Фалко, который уже кое о чем стал догадываться, прошептал:
— Кого ты невзлюбила? За что?..
— Ненавижу… ненавижу… — повторяла Аргония, и на лбу ее выступили капельки пота.
— Что же здесь скрывается? Что за клубок? — в раздумье промолвил Фалко. — Кажется: что бы мы ни делали — все находимся во власти той высшей силы. Будто уж все предначертано — и делаем мы что-то — как бы и для своих целей, а на самом то деле: все, как куклы какие-то… почти, как те «огарки»… Только «огарки» то и не задумываются никогда, над тщетностью дел своих, а мы…
Но договорить Фалко не успел, так как случайно увидел, рядом с собою совершенно незнакомое, показавшееся ему страшным лицо — то был Троун, неслышно вошедший в комнату, и опустившийся перед кроватью на колени — (так что его лицо оказалось как раз вровень с лицом Фалко, который стоял на ногах).
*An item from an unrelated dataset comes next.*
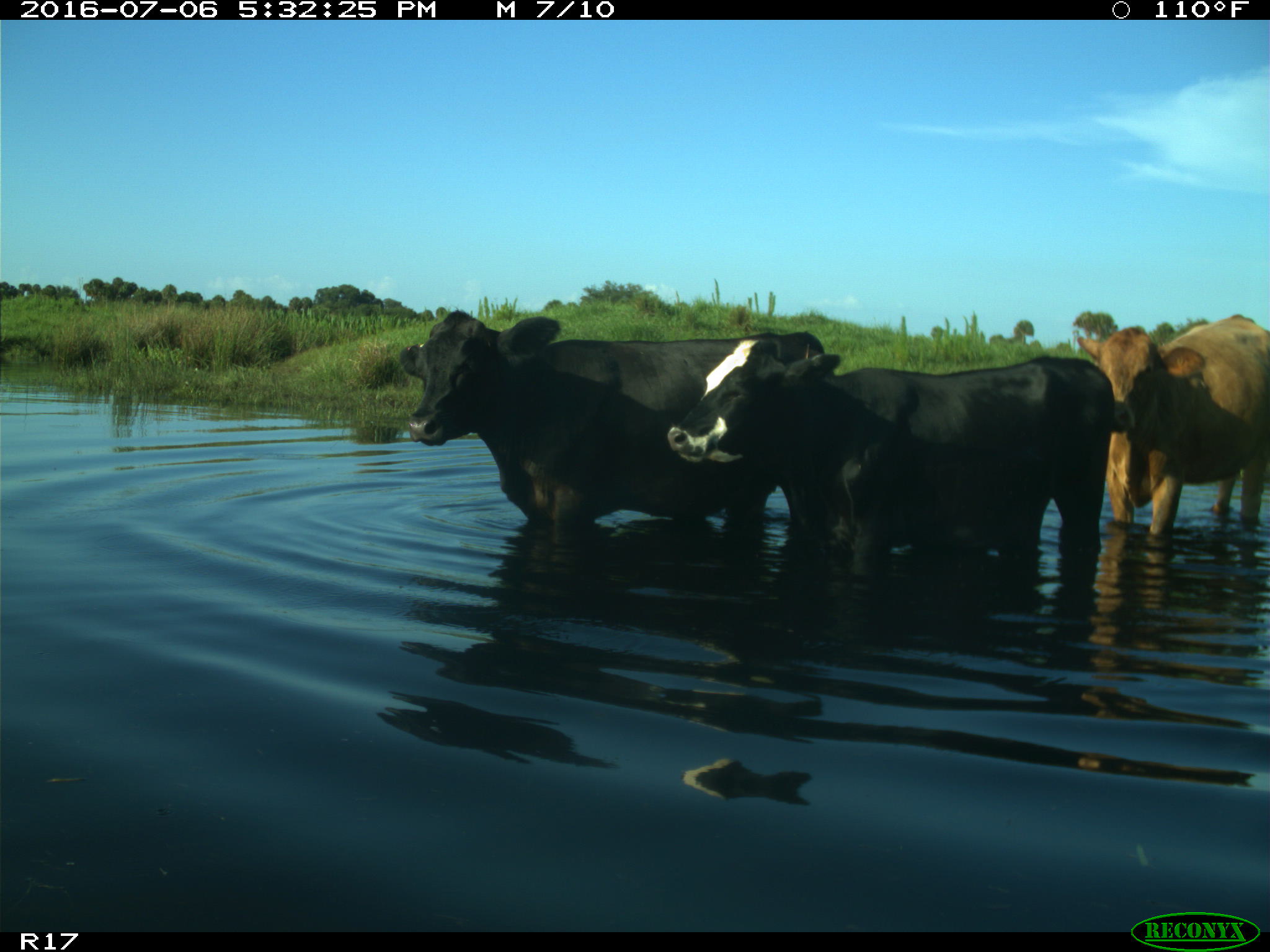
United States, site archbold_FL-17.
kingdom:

Троун тут же протянул к смертно-бледному, но уже без следов крови лику Аргонии руку, осторожно положил к ней на лоб, и так, забывши обо всем, продержал некоторое время: при этом глаза его стали влажными от слез, и проговорил он вполголоса:
— Все ничего, ничего. Немного времени пройдет, и уж сможешь ты, как и прежде на коне скакать, и за брата своего отомстишь…
В это же время, рядом на колени опустился и Робин, он с нежностью вглядывался в черты Аргонии, но при словах Троуна вздрогнул:
— А что случилось с ее братом?
Троун отвечал вполголоса (он опасался потревожить дочь):
— Ты невнимательно слушал. Ведь, я же говорил, что брат ее был подло убит бежавшими рабами. Я бы смог легко перебить всех кто здесь есть; ведь — это беглые рабы; но всех, кого ты назовешь своими друзьями, Робин, будут помилованы — потому что ты друг… за ее спасенье, ты будешь назван братом моим, и забыто будет прошлое твое…
Тут в оке Робина выступили слезы. Дело то было в том, что он пребывал в таком чувственном поэтическом состоянии, что всякое действие, как действие трагедии, поражало его воображение, от всякого действия он готов был плакать, и вот расчувствовался от слов Троуна: расчувствовался до такого состояния, что и зарыдал, и порывисто обнял правителя, и проговорил ему:
— Простите, простите, что сразу то не заметил… Простите — виноват перед вами… Да как же я мог! Ведь, знаете ли, полюбил я этого брата ее, как родного! Ну, то есть — как родного то я его и полюбил! Я же знал, что он прекрасный человек был!.. Я уж поверил тому, потому что она, прекрасная дева, не могла бы любить его, кабы он был таким уж плохим!.. Вы ей то пока этого не говорите; прошу я вас — со слезами даже молю: пока что не надо — ей же болью такое известие станет. Пожалуйста…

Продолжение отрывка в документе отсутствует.